I play this game every year with my cousins at IHOP and it never fails to pass the time. You’ll need an even number of people for this game, so I suggest substitutions if someone’s left out. Divide the group into two evenly split groups and arrange the groups in a horizontal line facing one another. The person across from you is your partner. Each round, each group comes up with a word that they’re each going to try to get their partner to guess. What makes this game difficult is that you can only provide a one-word clue. You can’t use a word’s rhyme as its clue, and you can’t use proper nouns. Whoever guesses the word correctly gets a point, and you keep going to see who gets the most points.
5. 7 Up
If you didn’t play this game in school when you had a substitute, I don’t know what you were doing with your life back in the ’90s. 7 Up (or the more extended title, Heads Up 7 Up) got me through many a school day. Anyway, here’s how it works — no teams needed for this one. You’ll need to designate someone as “the teacher” — I would pick the host to make it easier. The host picks seven people to be “It.” When the host says, “Heads down, thumbs up,” the remaining people obey — the “It” people than go around and press down everyone’s thumbs. When everyone’s thumbs are down, the host says “Heads up, seven up” and everyone tries to guess who pressed down their thumb. Whoever gets it right becomes the new “It.” Rinse, repeat, and maybe indulge yourselves in a little walk down memory lane.
6. Coke and Pepsi
This game is honestly my favorite. You actually need an odd number of people for this — one person will emcee rather than play. I could spend six pages going into all the intricacies and special rules of this game, so I’ll just help with the setup. Everybody picks a partner, and the partners go stand on opposite sides of the room from each other. One side of the room is designated as “Coke” and the other is “Pepsi.” When the emcee yells out “Coke,” the coke side has to run across the room and sit on their partner’s lap. When the emcee yells “Pepsi,” the Pepsi side has to run across the room. The last person there is out, so it’s sudden-death elimination. Like I said, there are many more rules — most named after different sugary beverages such as Mountain Dew, Sprite, Dr. Pepper, and more — but I really don’t have the time or finger strength to get into it.
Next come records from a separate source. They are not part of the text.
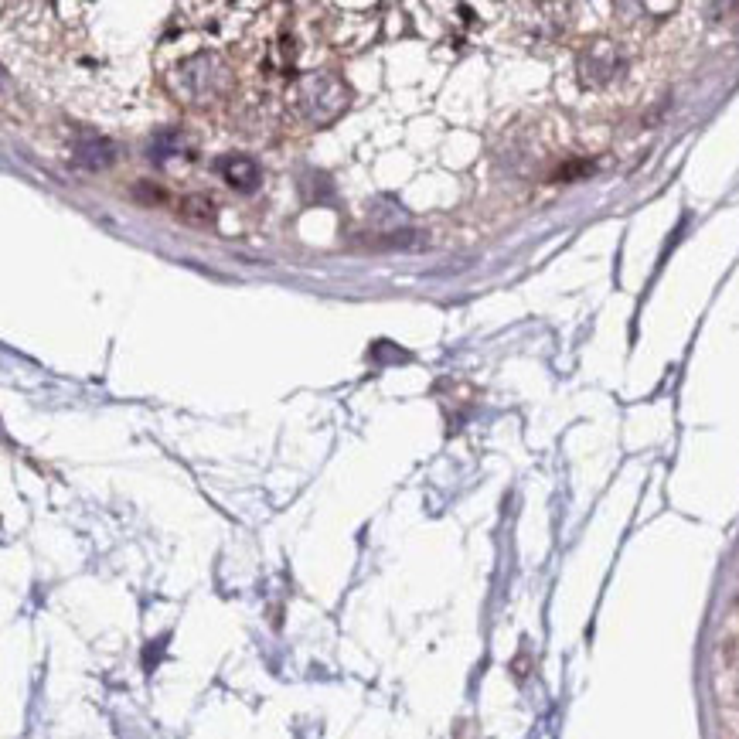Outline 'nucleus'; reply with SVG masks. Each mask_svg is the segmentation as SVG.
<instances>
[{
  "label": "nucleus",
  "instance_id": "1",
  "mask_svg": "<svg viewBox=\"0 0 739 739\" xmlns=\"http://www.w3.org/2000/svg\"><path fill=\"white\" fill-rule=\"evenodd\" d=\"M167 86L188 106H212L232 92V72L215 52H198L181 58L174 72H167Z\"/></svg>",
  "mask_w": 739,
  "mask_h": 739
},
{
  "label": "nucleus",
  "instance_id": "2",
  "mask_svg": "<svg viewBox=\"0 0 739 739\" xmlns=\"http://www.w3.org/2000/svg\"><path fill=\"white\" fill-rule=\"evenodd\" d=\"M287 103L297 106V113H304L310 123H327L348 103V89L327 72H307L293 82V89L287 92Z\"/></svg>",
  "mask_w": 739,
  "mask_h": 739
},
{
  "label": "nucleus",
  "instance_id": "3",
  "mask_svg": "<svg viewBox=\"0 0 739 739\" xmlns=\"http://www.w3.org/2000/svg\"><path fill=\"white\" fill-rule=\"evenodd\" d=\"M617 69H620V55L610 41H596V45H590L579 55V75H583L586 86H603V82H610L617 75Z\"/></svg>",
  "mask_w": 739,
  "mask_h": 739
},
{
  "label": "nucleus",
  "instance_id": "4",
  "mask_svg": "<svg viewBox=\"0 0 739 739\" xmlns=\"http://www.w3.org/2000/svg\"><path fill=\"white\" fill-rule=\"evenodd\" d=\"M222 174L225 181L232 184L235 191H256L259 181H263V174H259V164L249 161V157H229V161H222Z\"/></svg>",
  "mask_w": 739,
  "mask_h": 739
},
{
  "label": "nucleus",
  "instance_id": "5",
  "mask_svg": "<svg viewBox=\"0 0 739 739\" xmlns=\"http://www.w3.org/2000/svg\"><path fill=\"white\" fill-rule=\"evenodd\" d=\"M178 215L191 225H208L215 218V201L205 195H188L178 205Z\"/></svg>",
  "mask_w": 739,
  "mask_h": 739
}]
</instances>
This blog post covers it pretty accurately, or you could just ask any one of your friends who’s ever been to a bar or bat mitzvah.
Catchphrase is another word guessing game. You can play this with a board game or an app, or you can use the power of imagination and a pre-determined set of words — like, for example, a list. The goal is for each team to try to get their team to guess as many words as they can under a certain time limit. You obviously can’t use any parts of the word, or a rhyming word, in your clues.
8. Broken Telephone
Yeah, I might sound like I’m ten years old right now, but I’m not even exaggerating that I’ve made friends and laughed myself into tears just by playing this game. This game is similar to telephone, except that instead of whispering what you just heard into the person next to you’s ear, you whisper the first thing that comes to mind. It’s enjoyable in the end to go around and say what each person said, and how you can start with one word and end with something totally out of the left field.
9. Two Truths And A Lie
This probably only works if your guests don’t know each other very well — or I guess it could also work if you go with very obscure facts about yourself. Either way, it’s a good way to get to know everyone a little better.
10. Never Have I Ever
Listen, this game doesn’t have to get X-rated — for instance, I’ve never broken a bone. (That’s my go-to, by the way.) But fair warning: once somebody takes it past PG-13 territory, there’s usually no going back.